----- TEXTE FOURNI

En décembre 2014, trois sœurs décident de vendre une statuette achetée par leur arrière-grand-père en 1813. Cette statuette d’albâtre, dénommée le « pleurant n° 17 », provient du tombeau de Philippe II le Hardi.
Afin de réaliser leur projet, les trois sœurs se tournent vers la société de ventes aux enchères Pierre Bergé. Par précaution, comme il était possible que la statuette soit achetée pour l’étranger, cette société demande au ministre de la culture et de la communication un certificat d'exportation sur la base de l’article L. 111-2 du Code du patrimoine. Mais
Mais, ce certificat est refusé (V. également : CAA Paris, 4 avr. 2006, n° 04PA02037). De plus, le ministre de la culture enjoint la société de retirer cet objet de la vente et met en demeure les trois sœurs de restituer la statuette à l'État, estimant qu'elle n'avait cessé d'appartenir au domaine public mobilier.
Les trois sœurs saisissent alors la juridiction administrative afin de demander l’annulation des décisions ministérielles. Le tribunal administratif (TA Paris, 5 nov. 2015, n° 1430948/5-1), la cour administrative d’appel (CAA Paris, 13 janv. 2017, n° 15PA04256) et le Conseil d’État ne font pas droit à leur demande.
La statuette litigieuse appartient à un ensemble d’une quarantaine de statuettes représentant des chartreux et notables qui constitue un ornement du tombeau de Philippe II le Hardi, duc de Bourgogne, édifié entre 1340 et 1410 au sein de l'oratoire de la Chartreuse de Champmol, située près de Dijon. Cette Chartreuse, ainsi que ce tombeau et ses ornements, ont été « mis à la disposition de la Nation » et donc intégrés au domaine public national par le décret de l'Assemblée constituante du 2 novembre 1789. Par un acte du 4 mai 1791, les biens de la Chartreuse ont été vendus, toutefois, les tombeaux des ducs de Bourgogne et l'intégralité des pleurants en ont été expressément exclus comme en atteste l'inventaire du 11 mai 1792 dressé avant leur démontage et leur réinstallation à l'église Sainte-Bénigne de Dijon, consacrée comme cathédrale le 30 juillet 1792. Ensuite, le décret de la Convention nationale du 1er août 1793 a ordonné la destruction des effigies royales. Le conseil général de la commune de Dijon a donc détruit uniquement les gisants aux effigies des ducs de Bourgogne, les statuettes de chartreux ayant été, quant à elles, déplacées peu auparavant et conservées dans les locaux de l'évêché, puis exposées à compter de 1799 au muséum de Dijon, devenu le musée des Beaux-Arts de cette ville. Toutefois, huit de ces pleurants, dont la statuette litigieuse, se sont retrouvés chez des particuliers. Le pleurant n° 17 a été acheté, en 1811, par un collectionneur d'art puis acquis en 1813 par l’arrière-grand-père des trois sœurs qui en sont devenues les détentrices par héritage.

----------

EXERCICES À TRAITER
1) Selon le texte fourni, par quel acte la Chartreuse de Champmol, le tombeau et ses ornements ont-ils été intégrés au domaine public national ?
2) Retranscrivez le passage du texte fourni ci-dessus en partant des mots « Les trois sœurs saisissent » et en vous arrêtant après « à leur demande. ».

----- SECTION DE DONNÉES

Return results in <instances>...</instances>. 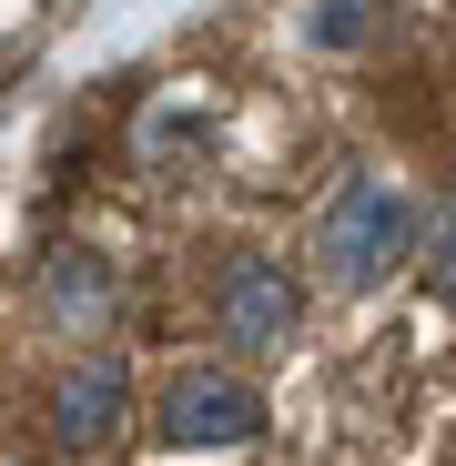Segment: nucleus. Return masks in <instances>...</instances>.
<instances>
[{"label": "nucleus", "mask_w": 456, "mask_h": 466, "mask_svg": "<svg viewBox=\"0 0 456 466\" xmlns=\"http://www.w3.org/2000/svg\"><path fill=\"white\" fill-rule=\"evenodd\" d=\"M416 203H406V183H386V173H345L335 193H325V213H315V284L325 294H375L386 274H406L416 264Z\"/></svg>", "instance_id": "1"}, {"label": "nucleus", "mask_w": 456, "mask_h": 466, "mask_svg": "<svg viewBox=\"0 0 456 466\" xmlns=\"http://www.w3.org/2000/svg\"><path fill=\"white\" fill-rule=\"evenodd\" d=\"M203 325L223 355H244V365H274L294 335H304V274L264 244H223L213 254V294H203Z\"/></svg>", "instance_id": "2"}, {"label": "nucleus", "mask_w": 456, "mask_h": 466, "mask_svg": "<svg viewBox=\"0 0 456 466\" xmlns=\"http://www.w3.org/2000/svg\"><path fill=\"white\" fill-rule=\"evenodd\" d=\"M152 436L173 456H223V446H254L264 436V385L244 375V355L223 365H173L152 385Z\"/></svg>", "instance_id": "3"}, {"label": "nucleus", "mask_w": 456, "mask_h": 466, "mask_svg": "<svg viewBox=\"0 0 456 466\" xmlns=\"http://www.w3.org/2000/svg\"><path fill=\"white\" fill-rule=\"evenodd\" d=\"M122 426H132V375H122V355H112V345H71V365L51 375V396H41L51 456L92 466V456L122 446Z\"/></svg>", "instance_id": "4"}, {"label": "nucleus", "mask_w": 456, "mask_h": 466, "mask_svg": "<svg viewBox=\"0 0 456 466\" xmlns=\"http://www.w3.org/2000/svg\"><path fill=\"white\" fill-rule=\"evenodd\" d=\"M31 315H41V335H51V345H102V335H112V315H122L112 254H92V244L41 254V274H31Z\"/></svg>", "instance_id": "5"}, {"label": "nucleus", "mask_w": 456, "mask_h": 466, "mask_svg": "<svg viewBox=\"0 0 456 466\" xmlns=\"http://www.w3.org/2000/svg\"><path fill=\"white\" fill-rule=\"evenodd\" d=\"M416 264H426V284L456 304V193L446 203H426V233H416Z\"/></svg>", "instance_id": "6"}, {"label": "nucleus", "mask_w": 456, "mask_h": 466, "mask_svg": "<svg viewBox=\"0 0 456 466\" xmlns=\"http://www.w3.org/2000/svg\"><path fill=\"white\" fill-rule=\"evenodd\" d=\"M365 31V0H325V41H355Z\"/></svg>", "instance_id": "7"}]
</instances>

----------

CORRIGÉS DÉTAILLÉS
1) Par le décret de l'Assemblée constituante du 2 novembre 1789.

2)
Les trois sœurs saisissent alors la juridiction administrative afin de demander l’annulation des décisions ministérielles. Le tribunal administratif (TA Paris, 5 nov. 2015, n° 1430948/5-1), la cour administrative d’appel (CAA Paris, 13 janv. 2017, n° 15PA04256) et le Conseil d’État ne font pas droit à leur demande.